I’m Not a Feminist, But… (Beth Revis)
I tweeted out a link to this post very late last week, but I wanted to post it here and talk about it a little, too, because I think what Beth Revis writes about in her post is super important. Capitalizing on the commonly used, “I’m not a feminist, but…” statement that many women (and some men) make, Revis breaks down exactly what’s wrong with that statement and the thinking that goes along with it:
First, it’s wrong for me to couch my opinions with a disclaimer. Saying something like, “I’m not a feminist, but I feel like women deserve the same rights as men,” belittles not just the idea of feminism, but also the idea that what I’m saying matters. I’m dismissing my own words before I even speak them. I’m giving an excuse for why I should be allowed to say the words following the phrase, as if the only reason I would say those words is if I had such an excuse.
The second thing wrong about that phrase is the fact that it exists.
Revis’s whole post is great and won’t take you more than a few minutes to read, but the takeaway is that the more we recognize that feminism is wanting equal treatment and respect, pure and simple, the closer we’ll get to the day where that’s possible.
The Quiet Radicalism of All That (The Atlantic)
Pretty much the best thing I read all week, this article talks about how radical–and awesome–Nickelodeon’s All That was when it was on TV in the 90s. Take this, for example:
The original cast included four girls (Denberg and Reyes, with Angelique Bates and Katrina Johnson) and three boys (Kenan Thompson, Kel Mitchell, and Josh Server); three white performers, and four performers of color. Compare that to the concurrently running Season 20 of Saturday Night Live (1994-95), which featured a cast of 17. Only four were women, and only two were of color….Furthermore, the kids of All That were refreshingly normal-looking. Some were traditionally attractive, sure. Others were still growing into their features. Absent were the hyperactive, over-costumed Disney Channel tweens (Lizzie Maguire, et al), or the pouty, brooding 26-year-olds playing 16 on The WB (like the weirdly grown-up high schoolers of Dawson’s Creek or Popular). The cast of All That reflected the nature of its audience: They were growing up—lanky limbs, zits, and all.

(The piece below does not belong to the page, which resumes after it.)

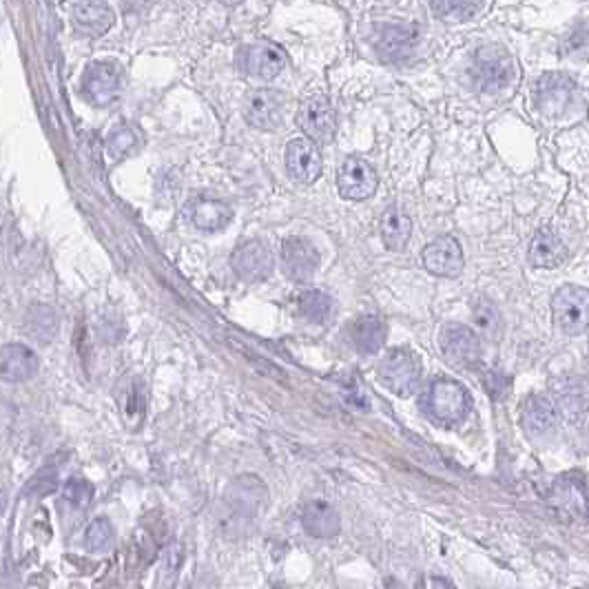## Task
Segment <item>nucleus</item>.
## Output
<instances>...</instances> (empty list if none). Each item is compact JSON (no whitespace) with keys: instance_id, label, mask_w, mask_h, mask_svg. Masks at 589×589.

So, where is a show like that today? Where?
So You’ve Decided to Go to Library School (The Toast)
This humorous and incredibly uncomfortably spot-on essay about what library school is like probably won’t work for you if you’re not connected to the field. But it’s worth a look at, just because the site it’s on–The Toast–is pretty awesome, run by women (who don’t work for or answer to men), and is already profitable less than a year into its run.
At any rate, this hit close to home:
Librarians have to do something with their hands while they’re bingeing on pop culture, so you should probably develop a craft. Knitting and crochet are acceptable, but cross-stitch works too. But what do you eat while you’re watching all that tv? Hopefully you’ve baked some Sorting Hat cupcakes for your Harry Potter marathon. Baking is preferable, but home-brewing is an acceptable substitute. At the very least you should love to eat.
The absolute best thing about library school is your peers. You will all have a Leslie Knope-ian intensity about something. It may be Star Wars, hockey, astrophysics, or that damn rock wall, but everyone brings some kind of obsession to the table. There is sure to be someone who will be a little too into board games. People will regularly discuss Weasleycest and Tami Taylor’s hair at parties, because if there’s one thing librarians get, it’s an enthusiast. We are all punk-ass book jockeys, and we want you to read our favorite book. And then maybe we’ll break down the Library of Congress Subject Headings afterwards.
What got you reading and thinking this week?